Sobre el particular, la Corte Constitucional en C-539 de 1999, puntualizó: “(…) Según un importante sector de la doctrina procesal colombiana, las costas pueden ser definidas como aquella erogación económica que corresponde efectuar a la parte que resulte vencida en un proceso judicial. Esta carga económica comprende, por una parte, las expensas, es decir, todos aquellos gastos necesarios para el trámite del juicio distintos del pago de apoderados (honorarios de peritos, impuestos de timbre, copias, gastos de desplazamiento en diligencias realizadas fuera de la sede del despacho judicial, etc.) y, de otro lado, las agencias en derecho, correspondientes a los gastos efectuados por concepto de apoderamiento, las cuales - vale la pena precisarlo - se decretan en favor de la parte y no de su representante judicial.
Aunque las agencias en derecho representan una contraprestación por los gastos en que la parte incurrió para ejercer la defensa judicial de sus intereses, es el juez quien, de manera discrecional, fija la condena por este concepto con base en los criterios establecidos en el artículo 393-3 del Código de Procedimiento Civil (tarifas establecidas por el Ministerio de Justicia o por el colegio de abogados del respectivo distrito y naturaleza, calidad y duración de la gestión realizada por el representante judicial o la parte que litigó personalmente).
Dicha condena no corresponde, necesariamente, a los honorarios efectivamente pagados por la parte vencedora a su apoderado. (…)” En ese orden de ideas, al no hallarse probado – ni inferirse del expediente- que exista autorización expresa de sus poderdantes en favor de la aquí accionante para la entrega de los dineros que se fijen como agencias en derecho, y ante la ausencia del poder especial requerido para la interposición del presente asunto, igual suerte corre la salvaguarda respecto de la falta de legitimación en la causa por activa de la gestora.

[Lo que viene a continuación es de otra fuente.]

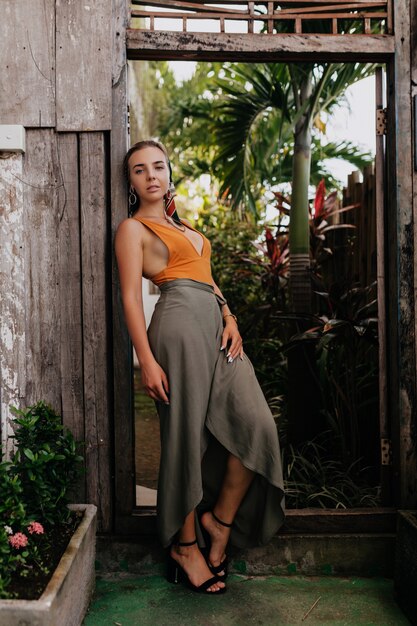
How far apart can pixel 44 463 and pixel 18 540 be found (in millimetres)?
346

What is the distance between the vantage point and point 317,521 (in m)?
2.97

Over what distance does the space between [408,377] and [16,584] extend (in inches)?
76.1

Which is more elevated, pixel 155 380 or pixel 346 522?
pixel 155 380

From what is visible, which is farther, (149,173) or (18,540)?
(149,173)

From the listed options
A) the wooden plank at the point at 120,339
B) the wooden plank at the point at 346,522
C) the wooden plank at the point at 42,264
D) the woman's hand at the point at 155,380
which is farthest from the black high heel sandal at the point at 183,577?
the wooden plank at the point at 42,264

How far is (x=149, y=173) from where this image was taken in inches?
107

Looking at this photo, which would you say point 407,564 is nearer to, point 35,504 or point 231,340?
point 231,340

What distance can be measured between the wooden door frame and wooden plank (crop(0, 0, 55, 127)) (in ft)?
1.07

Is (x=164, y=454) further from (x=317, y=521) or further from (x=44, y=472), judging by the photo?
(x=317, y=521)

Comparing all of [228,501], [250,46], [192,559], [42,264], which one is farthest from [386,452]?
[250,46]

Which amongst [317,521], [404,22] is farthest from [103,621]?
[404,22]

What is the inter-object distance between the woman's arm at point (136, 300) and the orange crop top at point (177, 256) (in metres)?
0.10

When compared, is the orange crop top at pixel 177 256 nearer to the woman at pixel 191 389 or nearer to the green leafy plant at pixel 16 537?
the woman at pixel 191 389

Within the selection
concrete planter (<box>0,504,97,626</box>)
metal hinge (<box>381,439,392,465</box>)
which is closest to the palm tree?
metal hinge (<box>381,439,392,465</box>)
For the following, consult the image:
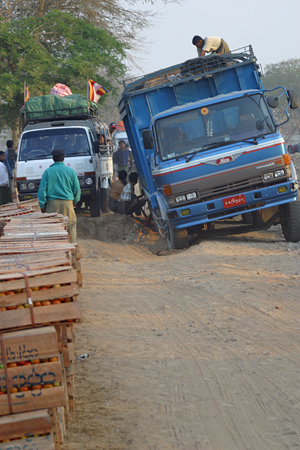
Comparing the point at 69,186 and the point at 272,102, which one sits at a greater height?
the point at 272,102

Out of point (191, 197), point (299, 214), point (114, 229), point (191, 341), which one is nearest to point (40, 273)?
point (191, 341)

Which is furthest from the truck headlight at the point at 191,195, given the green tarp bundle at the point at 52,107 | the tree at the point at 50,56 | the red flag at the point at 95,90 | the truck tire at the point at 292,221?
the tree at the point at 50,56

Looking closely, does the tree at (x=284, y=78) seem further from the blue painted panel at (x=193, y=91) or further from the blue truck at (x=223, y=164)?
the blue truck at (x=223, y=164)

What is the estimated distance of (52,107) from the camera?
16.7 meters

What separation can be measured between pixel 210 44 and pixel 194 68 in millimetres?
1136

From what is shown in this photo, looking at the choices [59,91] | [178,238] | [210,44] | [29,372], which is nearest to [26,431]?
[29,372]

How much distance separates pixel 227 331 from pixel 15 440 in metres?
3.23

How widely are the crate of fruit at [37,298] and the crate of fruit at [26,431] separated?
0.49 meters

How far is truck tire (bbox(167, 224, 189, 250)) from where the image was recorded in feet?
38.6

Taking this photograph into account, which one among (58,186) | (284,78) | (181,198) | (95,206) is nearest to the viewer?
(58,186)

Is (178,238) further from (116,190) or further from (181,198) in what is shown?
(116,190)

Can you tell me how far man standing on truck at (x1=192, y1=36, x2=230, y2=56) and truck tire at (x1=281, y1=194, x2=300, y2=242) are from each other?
11.3 feet

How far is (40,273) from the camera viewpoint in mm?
3844

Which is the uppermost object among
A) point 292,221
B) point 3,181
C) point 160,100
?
point 160,100
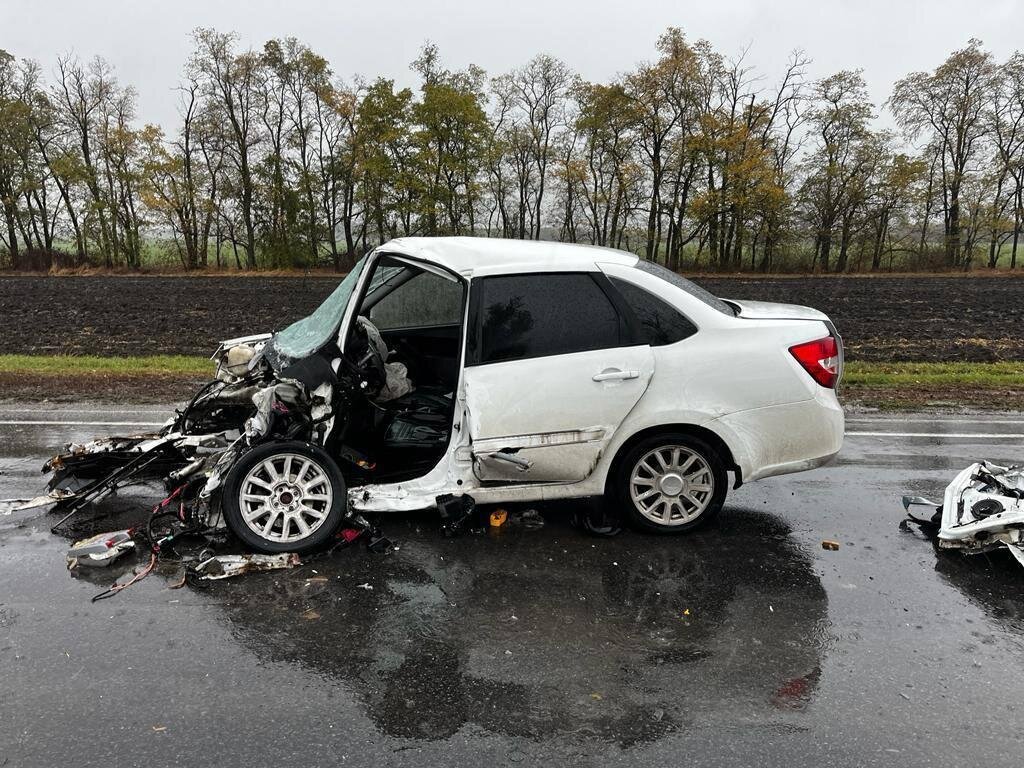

En definitiva, sin más razones por innecesarias, se impone mantener incólume el fallo refutado. DECISIÓN En mérito de lo expuesto, la Corte Suprema de Justicia, en Sala de Casación Civil, Agraria y Rural, administrando justicia en nombre de la República de Colombia y por autoridad de la Ley CONFIRMA la sentencia de fecha, naturaleza y procedencia conocida.
Se ordena a las autoridades judiciales vinculadas a este trámite que anexen, a los expedientes objeto de control constitucional, copia de la presente decisión. Infórmese a las partes e intervinientes por el medio más expedito y remítase el expediente a la Corte Constitucional para su eventual revisión.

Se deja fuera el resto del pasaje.